Appreciating the past

Local instructor selected in national competition

Courtesy Photo Jared Frederick in front of the TCM 25th Anniversary sign.

Local Penn State Altoona instructor, historian and author Jared Frederick is among 25 “guest hosts” selected by Turner Classic Movies through a national competition conducted as part of the channel’s 25th anniversary celebration.

Jared Frederick’s segment airs at 9:45 p.m. April 16. TCM received more than 700 entries. Judges found his submission “compelling,” said TCM director Anne Wilson, adding “I also loved what his mentor and the recipient of his film dedication, John Heiser, taught him: that stories matter.”

“Jared’s passion for history and classic film really came through in his segments with TCM’s Ben Mankiewicz,” Wilson said. “It was wonderful to get a historian’s take on how we as a movie audience should process Hollywood’s view of historical events.”

Frederick learned of the competition while watching the channel back in November.

He submitted a 90-second video explaining how the film “Gettysburg” influenced his life. His brother Mark Frederick, a professional videographer, taped him at the Baker Mansion.

“My brother offered his expertise and technology,” Jared Frederick said. “He suggested we go to Gettysburg and film there but that was too long to drive for a 90-second video. It made more sense to go to Baker Mansion and it provided a unique and historical backdrop.”

(His video can be viewed here:


Jared Frederick remembers watching “The Wizard of Oz” on TCM as a 3-or 4-year old child. “My mom said that I watched it seven times in one day when I was in preschool. It remained my childhood favorite film through grade school.”

He discovered TCM as a second grader and describes himself as “a loyal fan ever since,” according to his entry in the “TCM Fan Dedication Contest.”

“Most of my friends were into the Power Rangers and I was watching black and white movies. It was a sign to my parents that I was bound for a career in history,” he said.

His maternal aunt Barb Koehle of Altoona introduced the then 8-or 9-year-old to the 1993 epic “Gettysburg” as she has been a history buff since high school.

“It’s a very long movie, but we watched it and something just clicked,” she said. “From there on he started into history … he took an instant love to it. I love the movie but more for the music.”

In his competition video, Jared Frederick describes the film as a “passion project of TCM founder Ted Turner … it would be a movie that would drammatically change my life. The following summer my parents took me to Gettysburg — the first of many visits. Fifteen years later, I found myself working as a park ranger at Gettysburg National Military Park.

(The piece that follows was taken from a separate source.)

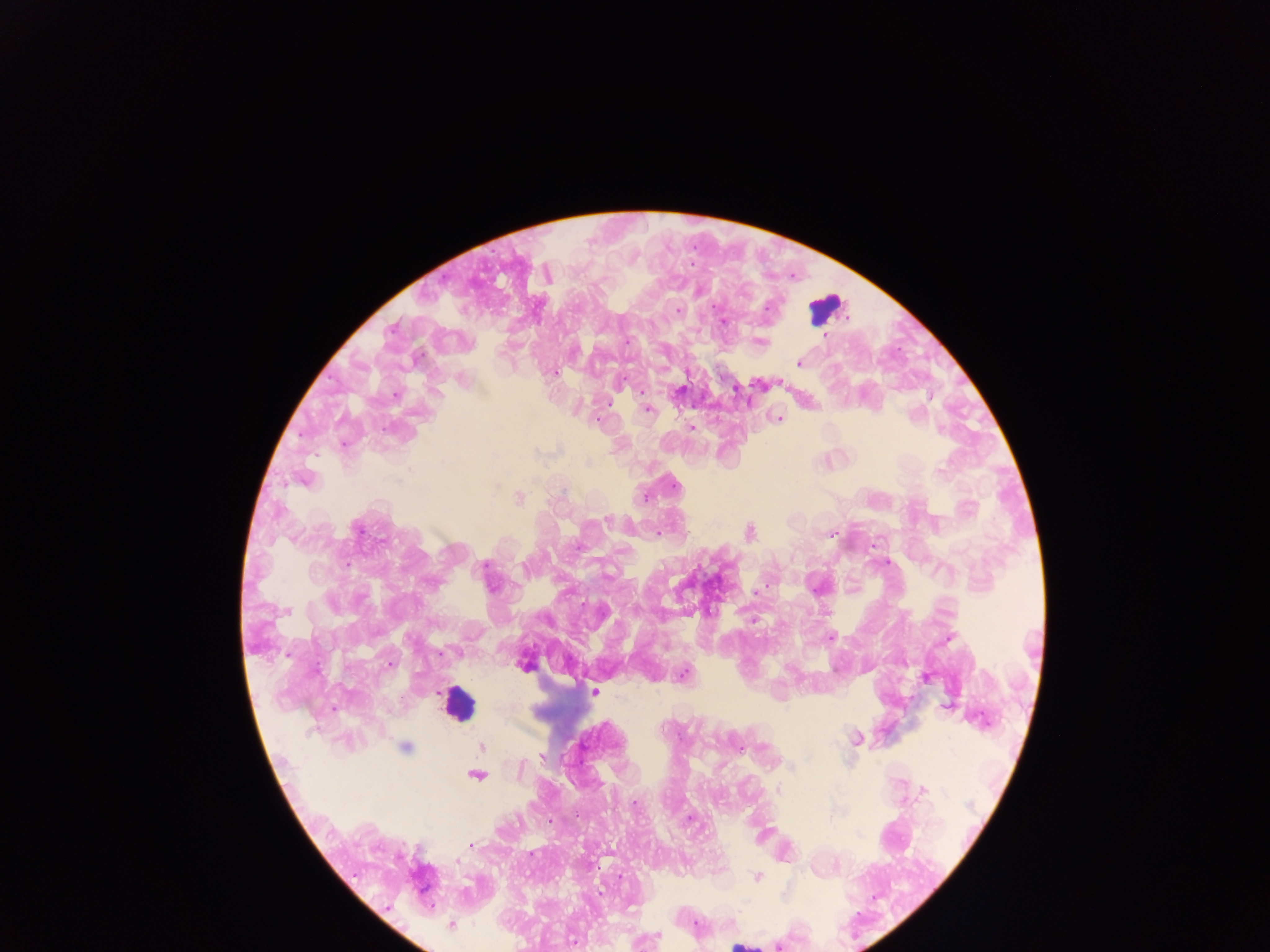
Approximate centers as {x, y} in pixels. Leukocyte locations: {825, 309}, {458, 705}, {740, 945}. Malaria parasite locations: {547, 274}, {678, 311}, {723, 321}, {823, 336}, {760, 342}, {798, 362}, {555, 372}, {462, 379}, {779, 382}, {735, 388}, {642, 393}, {396, 394}, {646, 409}, {777, 418}, {692, 427}, {303, 478}, {519, 499}, {606, 519}, {749, 533}, {831, 533}, {657, 535}, {759, 590}, {753, 621}, {829, 637}, {948, 638}, {524, 663}, {389, 664}, {682, 675}, {923, 677}, {593, 692}, {947, 707}, {856, 739}, {405, 747}, {481, 747}, {739, 748}, {542, 756}, {475, 774}, {923, 791}, {471, 844}, {757, 876}, {451, 924}, {657, 935}. One field of view. Sample from Ghana. Photographed through a microscope with a mobile-phone camera. Image is 1270×952 pixels. Thick blood film.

On the 20th anniversary of the film’s production, I presented special ranger programs on the battlefield, including one on the American Civil War and Cinema and how Hollywood shapes our perceptions of the past.”

Jared Frederick dedicated his entry and the film to Heiser, a friend, mentor and former colleague at Gettysburg who served as an extra in the movie. Heiser, Jared Frederick said in his video, “taught me that stories matter. I live by that philosophy now everytime I step into the classroom as a college history professor.”

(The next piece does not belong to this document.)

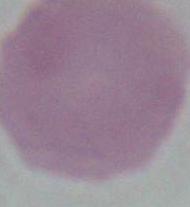
magnification = 1000x
identification = erythrocyte
modality = photomicrograph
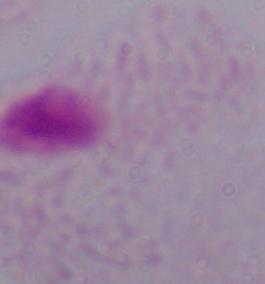 A trichomonad is shown. 1000x magnification. Micrograph.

Heiser serves as the historian in the Division of Interpretation at Gettysburg National Military Park. “Jared is a published author and educator, someone who has not just taken a deep interest in history but also a historian who has undertaken the task of understanding our past and interpreting it for us today. He finds the spark of excitement in preserving the story of our culture and our nation, both the honorable and not so honorable episodes of our past. I admire Jared for his accomplishments and what he’s doing for the community where he lives,” Heiser said.

The two met when Jared was 16 and had published his first book.

“What I told him about research and finding the facts of history was the same thing my mentor at Western Carolina University, Dr. Max Williams, taught me — there is the official story of a historical event as well as the human story. Combining the two into one is the challenge we as historians face, but that is the most important element of our profession. But then I think Jared really did not need that much inspiration or guidance as he has done so much on his own.”

Heiser remembers taking Jared to the National Archives in Washington, D.C., where he researched his grandfather’s unit in World War II.

“He was like a kid in a candy store and finding this material for the first time was like discovering the lost gold of the Incas,” Heiser said. “I’m so glad I was able to open that source of research for him. But then that’s Jared; he’s excited about history in many different ways and I cannot help but appreciate his labors in that field.”

As part of being selected, he and the 24 others received an all-expenses paid trip to Atlanta, the location of the Turner Broadcasting headquarters, in January.

“I’m very lucky and very fortunate to have this opportunity,” he said. The winners were divided into two groups and recorded their segments and additional promotional messages during two days.

“There was a broad and diverse range of people who won. The youngest winner was 15 years old and the oldest was 85 years old. It was a unique and fun experience to spend time with people who share a common interest and are film buffs. Classic movies are like a historical time capsule that captures the time period.”

“It was a full and fun 48-hours,” Jared Frederick said, and resulted in the winners establishing lasting connections.